• **Task details**: Reproduce precisely the lines of the listing below, starting with the line that contains "实木家具天堂影院 100%纯实木全屋定制 工厂直营 一棵树家具" and stopping after the line that contains "Love In A Bottle"; include nothing else.

• **Exercise data**:
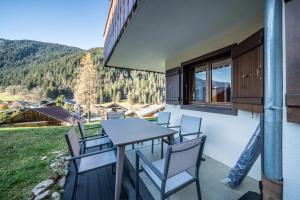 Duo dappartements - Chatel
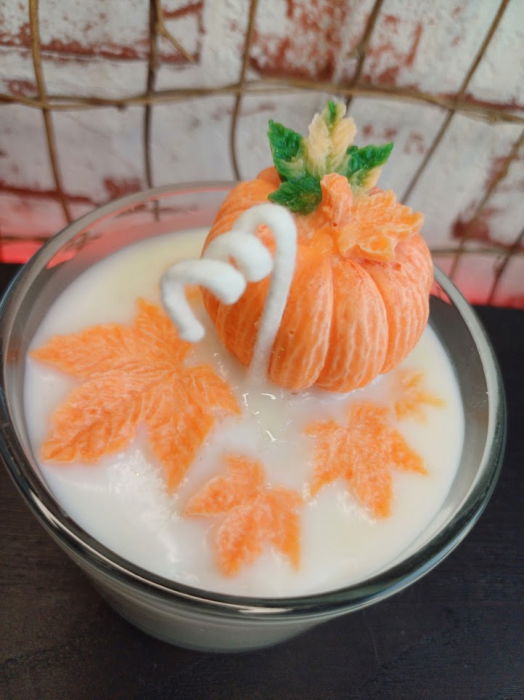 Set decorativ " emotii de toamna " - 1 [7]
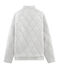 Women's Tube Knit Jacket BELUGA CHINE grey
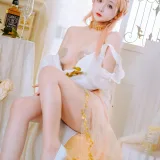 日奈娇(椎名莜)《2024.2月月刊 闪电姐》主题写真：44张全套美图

--

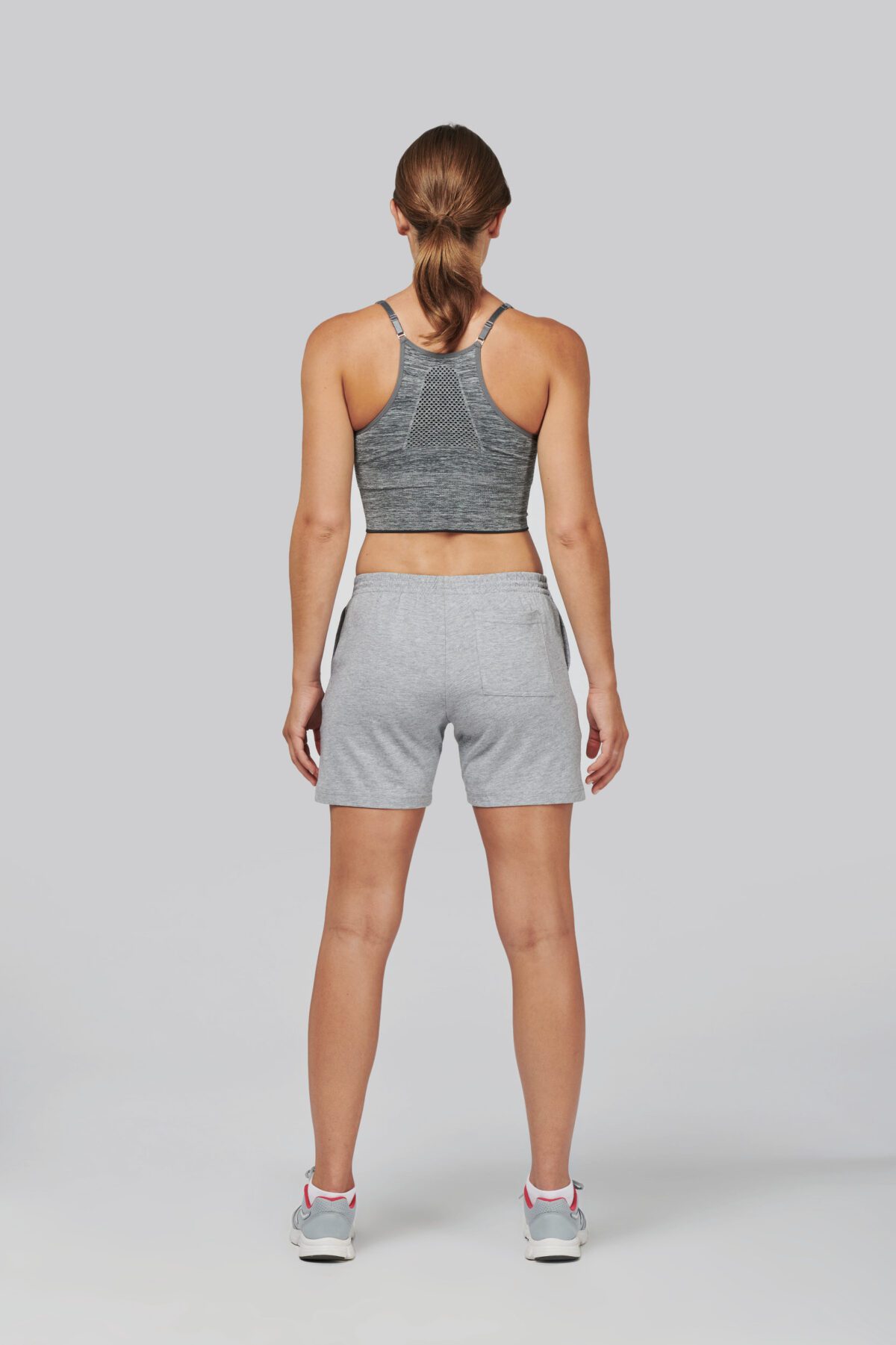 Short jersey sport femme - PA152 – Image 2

==

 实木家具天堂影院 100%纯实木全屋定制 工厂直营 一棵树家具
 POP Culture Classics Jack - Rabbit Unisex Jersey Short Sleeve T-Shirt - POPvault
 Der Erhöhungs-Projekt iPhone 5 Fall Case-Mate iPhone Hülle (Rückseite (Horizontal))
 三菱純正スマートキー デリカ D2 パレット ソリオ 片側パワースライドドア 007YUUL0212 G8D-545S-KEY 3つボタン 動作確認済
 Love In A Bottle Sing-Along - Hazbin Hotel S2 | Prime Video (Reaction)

• **Expected answer**:
 实木家具天堂影院 100%纯实木全屋定制 工厂直营 一棵树家具
 POP Culture Classics Jack - Rabbit Unisex Jersey Short Sleeve T-Shirt - POPvault
 Der Erhöhungs-Projekt iPhone 5 Fall Case-Mate iPhone Hülle (Rückseite (Horizontal))
 三菱純正スマートキー デリカ D2 パレット ソリオ 片側パワースライドドア 007YUUL0212 G8D-545S-KEY 3つボタン 動作確認済
 Love In A Bottle Sing-Along - Hazbin Hotel S2 | Prime Video (Reaction)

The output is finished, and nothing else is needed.